> _SET TASK_:
Extract every line of the items below that contains the string "truck", matching case exactly.

Spatial relation data:
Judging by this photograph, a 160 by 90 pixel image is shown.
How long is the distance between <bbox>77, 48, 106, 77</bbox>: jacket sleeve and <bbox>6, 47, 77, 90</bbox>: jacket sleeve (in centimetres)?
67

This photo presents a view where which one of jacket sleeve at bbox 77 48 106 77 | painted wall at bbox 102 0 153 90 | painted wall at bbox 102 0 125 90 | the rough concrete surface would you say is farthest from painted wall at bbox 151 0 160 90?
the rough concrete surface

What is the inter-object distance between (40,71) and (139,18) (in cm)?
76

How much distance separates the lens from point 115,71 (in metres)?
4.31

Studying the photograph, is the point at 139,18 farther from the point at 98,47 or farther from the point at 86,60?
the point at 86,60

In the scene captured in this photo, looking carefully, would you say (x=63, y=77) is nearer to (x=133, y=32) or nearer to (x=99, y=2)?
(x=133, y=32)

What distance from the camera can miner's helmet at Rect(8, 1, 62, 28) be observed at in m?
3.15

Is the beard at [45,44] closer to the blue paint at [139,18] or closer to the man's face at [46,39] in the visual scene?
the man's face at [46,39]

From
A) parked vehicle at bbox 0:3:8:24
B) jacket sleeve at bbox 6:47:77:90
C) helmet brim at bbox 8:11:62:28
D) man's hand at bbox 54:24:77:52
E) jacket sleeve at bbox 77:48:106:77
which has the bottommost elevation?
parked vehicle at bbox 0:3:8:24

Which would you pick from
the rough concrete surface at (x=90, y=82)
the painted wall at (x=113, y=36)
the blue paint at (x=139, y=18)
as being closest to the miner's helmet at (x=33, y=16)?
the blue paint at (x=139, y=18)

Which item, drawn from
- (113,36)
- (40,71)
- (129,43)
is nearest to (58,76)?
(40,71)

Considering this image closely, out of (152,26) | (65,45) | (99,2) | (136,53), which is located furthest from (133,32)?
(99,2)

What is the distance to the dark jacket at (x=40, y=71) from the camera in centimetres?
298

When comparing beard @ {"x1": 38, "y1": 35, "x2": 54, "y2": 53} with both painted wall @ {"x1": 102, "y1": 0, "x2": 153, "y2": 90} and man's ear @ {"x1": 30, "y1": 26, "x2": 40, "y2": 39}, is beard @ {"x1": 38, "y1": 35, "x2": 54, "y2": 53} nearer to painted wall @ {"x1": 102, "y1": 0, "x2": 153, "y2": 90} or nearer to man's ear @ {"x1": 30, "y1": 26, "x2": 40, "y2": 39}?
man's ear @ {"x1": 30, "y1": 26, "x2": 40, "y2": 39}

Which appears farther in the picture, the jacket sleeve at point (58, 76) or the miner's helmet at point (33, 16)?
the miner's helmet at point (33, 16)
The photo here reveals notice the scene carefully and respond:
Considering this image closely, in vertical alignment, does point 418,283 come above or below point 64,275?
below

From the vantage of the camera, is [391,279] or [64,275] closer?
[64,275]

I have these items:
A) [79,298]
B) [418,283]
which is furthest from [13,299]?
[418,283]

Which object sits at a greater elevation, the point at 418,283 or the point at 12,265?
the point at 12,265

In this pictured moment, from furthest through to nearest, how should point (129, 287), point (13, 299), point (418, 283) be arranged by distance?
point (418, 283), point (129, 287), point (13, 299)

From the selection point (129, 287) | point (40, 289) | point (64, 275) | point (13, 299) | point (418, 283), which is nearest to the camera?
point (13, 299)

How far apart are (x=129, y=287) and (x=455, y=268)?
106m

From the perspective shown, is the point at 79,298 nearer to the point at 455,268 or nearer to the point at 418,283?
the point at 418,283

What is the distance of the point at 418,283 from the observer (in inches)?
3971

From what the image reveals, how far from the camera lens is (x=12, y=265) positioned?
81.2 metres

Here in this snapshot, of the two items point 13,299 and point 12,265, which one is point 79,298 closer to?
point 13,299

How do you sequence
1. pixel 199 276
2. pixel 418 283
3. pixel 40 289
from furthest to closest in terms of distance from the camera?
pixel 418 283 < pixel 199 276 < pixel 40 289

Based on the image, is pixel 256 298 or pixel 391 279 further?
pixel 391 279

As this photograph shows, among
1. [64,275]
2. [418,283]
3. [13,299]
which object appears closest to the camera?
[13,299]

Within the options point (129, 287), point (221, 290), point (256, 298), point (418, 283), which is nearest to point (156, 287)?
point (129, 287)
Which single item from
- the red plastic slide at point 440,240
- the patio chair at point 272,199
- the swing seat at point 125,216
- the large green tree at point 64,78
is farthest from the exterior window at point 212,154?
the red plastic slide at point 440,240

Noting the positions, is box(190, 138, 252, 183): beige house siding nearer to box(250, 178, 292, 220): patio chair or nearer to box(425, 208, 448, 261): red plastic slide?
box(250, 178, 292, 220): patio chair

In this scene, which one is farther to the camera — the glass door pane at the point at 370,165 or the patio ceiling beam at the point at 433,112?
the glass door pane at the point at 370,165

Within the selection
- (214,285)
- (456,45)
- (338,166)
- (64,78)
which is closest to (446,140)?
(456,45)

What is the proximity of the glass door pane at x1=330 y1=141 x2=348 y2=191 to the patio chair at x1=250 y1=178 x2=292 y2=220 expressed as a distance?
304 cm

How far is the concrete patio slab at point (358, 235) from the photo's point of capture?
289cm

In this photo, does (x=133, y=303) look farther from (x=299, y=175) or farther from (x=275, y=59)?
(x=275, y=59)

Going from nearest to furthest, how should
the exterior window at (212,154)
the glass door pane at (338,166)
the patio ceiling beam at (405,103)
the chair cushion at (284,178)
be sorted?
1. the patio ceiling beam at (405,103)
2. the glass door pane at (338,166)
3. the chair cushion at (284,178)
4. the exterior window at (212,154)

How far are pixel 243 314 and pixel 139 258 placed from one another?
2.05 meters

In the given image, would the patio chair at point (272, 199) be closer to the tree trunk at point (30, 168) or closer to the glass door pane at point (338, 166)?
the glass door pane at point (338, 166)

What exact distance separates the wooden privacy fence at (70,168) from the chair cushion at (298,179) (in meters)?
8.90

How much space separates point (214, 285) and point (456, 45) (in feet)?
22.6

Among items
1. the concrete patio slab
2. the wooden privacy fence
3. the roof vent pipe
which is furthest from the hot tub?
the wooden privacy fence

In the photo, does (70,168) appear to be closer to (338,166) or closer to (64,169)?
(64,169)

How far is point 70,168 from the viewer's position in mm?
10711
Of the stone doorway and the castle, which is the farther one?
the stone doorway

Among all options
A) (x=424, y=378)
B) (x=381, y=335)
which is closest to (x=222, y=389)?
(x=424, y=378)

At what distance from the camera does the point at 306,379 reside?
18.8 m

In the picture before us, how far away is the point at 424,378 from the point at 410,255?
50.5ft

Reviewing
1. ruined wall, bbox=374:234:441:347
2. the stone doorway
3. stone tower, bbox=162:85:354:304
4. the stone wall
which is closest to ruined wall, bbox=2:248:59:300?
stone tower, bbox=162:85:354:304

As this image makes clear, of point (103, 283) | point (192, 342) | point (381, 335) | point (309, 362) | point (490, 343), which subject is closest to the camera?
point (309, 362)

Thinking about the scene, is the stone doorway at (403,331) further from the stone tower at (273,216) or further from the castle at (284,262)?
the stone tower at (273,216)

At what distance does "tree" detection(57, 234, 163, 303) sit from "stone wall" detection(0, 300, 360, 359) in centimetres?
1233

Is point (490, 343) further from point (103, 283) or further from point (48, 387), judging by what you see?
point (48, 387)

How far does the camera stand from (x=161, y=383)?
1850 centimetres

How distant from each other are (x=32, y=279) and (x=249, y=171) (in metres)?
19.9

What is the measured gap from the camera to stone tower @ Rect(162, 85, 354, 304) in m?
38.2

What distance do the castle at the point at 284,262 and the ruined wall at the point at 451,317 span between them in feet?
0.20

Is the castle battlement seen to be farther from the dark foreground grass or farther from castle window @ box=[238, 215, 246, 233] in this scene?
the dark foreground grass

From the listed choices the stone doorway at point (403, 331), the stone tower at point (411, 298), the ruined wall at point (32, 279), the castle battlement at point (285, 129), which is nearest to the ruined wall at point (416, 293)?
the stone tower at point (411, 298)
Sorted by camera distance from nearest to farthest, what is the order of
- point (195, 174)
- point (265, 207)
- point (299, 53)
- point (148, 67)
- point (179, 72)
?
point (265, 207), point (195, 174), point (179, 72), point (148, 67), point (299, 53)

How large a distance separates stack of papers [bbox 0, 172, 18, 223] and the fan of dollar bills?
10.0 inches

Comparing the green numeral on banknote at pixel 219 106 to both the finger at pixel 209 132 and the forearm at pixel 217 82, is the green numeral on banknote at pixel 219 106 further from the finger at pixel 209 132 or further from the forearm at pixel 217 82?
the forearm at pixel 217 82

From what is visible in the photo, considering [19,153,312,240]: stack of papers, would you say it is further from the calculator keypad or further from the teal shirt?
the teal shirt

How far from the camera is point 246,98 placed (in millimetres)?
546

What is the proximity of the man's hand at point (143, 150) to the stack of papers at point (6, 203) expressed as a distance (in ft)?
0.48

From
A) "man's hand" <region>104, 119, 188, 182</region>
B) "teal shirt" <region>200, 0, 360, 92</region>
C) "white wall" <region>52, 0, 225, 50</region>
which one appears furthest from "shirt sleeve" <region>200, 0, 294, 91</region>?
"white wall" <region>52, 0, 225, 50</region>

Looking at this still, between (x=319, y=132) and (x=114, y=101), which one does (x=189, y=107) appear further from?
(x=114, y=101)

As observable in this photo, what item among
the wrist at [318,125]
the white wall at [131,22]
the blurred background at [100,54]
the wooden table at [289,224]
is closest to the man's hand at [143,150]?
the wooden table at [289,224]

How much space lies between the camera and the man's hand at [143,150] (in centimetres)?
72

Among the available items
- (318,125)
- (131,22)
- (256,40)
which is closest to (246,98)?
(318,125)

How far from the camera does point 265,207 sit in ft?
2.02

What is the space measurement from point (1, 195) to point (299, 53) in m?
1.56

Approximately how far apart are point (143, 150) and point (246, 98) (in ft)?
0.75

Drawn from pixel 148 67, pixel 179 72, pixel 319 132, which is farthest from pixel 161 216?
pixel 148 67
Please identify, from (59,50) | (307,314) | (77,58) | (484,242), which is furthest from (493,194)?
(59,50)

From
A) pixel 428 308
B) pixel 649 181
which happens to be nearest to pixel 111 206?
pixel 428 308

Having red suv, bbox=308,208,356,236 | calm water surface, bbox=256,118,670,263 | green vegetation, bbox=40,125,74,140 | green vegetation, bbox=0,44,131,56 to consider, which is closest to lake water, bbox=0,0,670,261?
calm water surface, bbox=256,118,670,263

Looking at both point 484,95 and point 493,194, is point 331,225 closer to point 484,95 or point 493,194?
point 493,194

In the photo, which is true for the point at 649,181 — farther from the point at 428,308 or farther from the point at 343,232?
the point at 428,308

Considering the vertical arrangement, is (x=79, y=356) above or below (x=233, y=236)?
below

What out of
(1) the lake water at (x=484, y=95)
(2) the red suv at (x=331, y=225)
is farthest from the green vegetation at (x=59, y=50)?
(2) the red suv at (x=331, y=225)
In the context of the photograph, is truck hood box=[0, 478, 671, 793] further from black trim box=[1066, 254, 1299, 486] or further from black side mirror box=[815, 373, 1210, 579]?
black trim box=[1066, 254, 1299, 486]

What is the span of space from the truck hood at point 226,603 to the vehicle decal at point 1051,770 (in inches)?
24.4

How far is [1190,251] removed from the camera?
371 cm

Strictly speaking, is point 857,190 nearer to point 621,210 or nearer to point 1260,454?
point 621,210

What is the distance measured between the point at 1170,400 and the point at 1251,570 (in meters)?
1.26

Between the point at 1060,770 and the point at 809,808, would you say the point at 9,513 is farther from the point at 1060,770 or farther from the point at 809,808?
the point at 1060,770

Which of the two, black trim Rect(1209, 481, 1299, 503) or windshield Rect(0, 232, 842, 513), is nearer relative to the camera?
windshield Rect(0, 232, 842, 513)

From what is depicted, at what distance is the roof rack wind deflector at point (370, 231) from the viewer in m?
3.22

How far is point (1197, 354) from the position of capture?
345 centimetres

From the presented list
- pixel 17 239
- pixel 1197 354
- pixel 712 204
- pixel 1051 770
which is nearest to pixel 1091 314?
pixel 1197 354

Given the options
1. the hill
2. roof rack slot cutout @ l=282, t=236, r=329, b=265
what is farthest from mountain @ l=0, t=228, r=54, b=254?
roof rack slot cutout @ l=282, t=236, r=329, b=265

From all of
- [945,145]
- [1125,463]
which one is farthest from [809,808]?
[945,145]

> _ANSWER TO THIS TASK_:
In the context of the photograph, is truck hood box=[0, 478, 671, 793] further from black trim box=[1066, 254, 1299, 486] or further from black side mirror box=[815, 373, 1210, 579]?
What is the span of space from the truck hood at point 226,603 to the vehicle decal at point 1051,770 (in inches)?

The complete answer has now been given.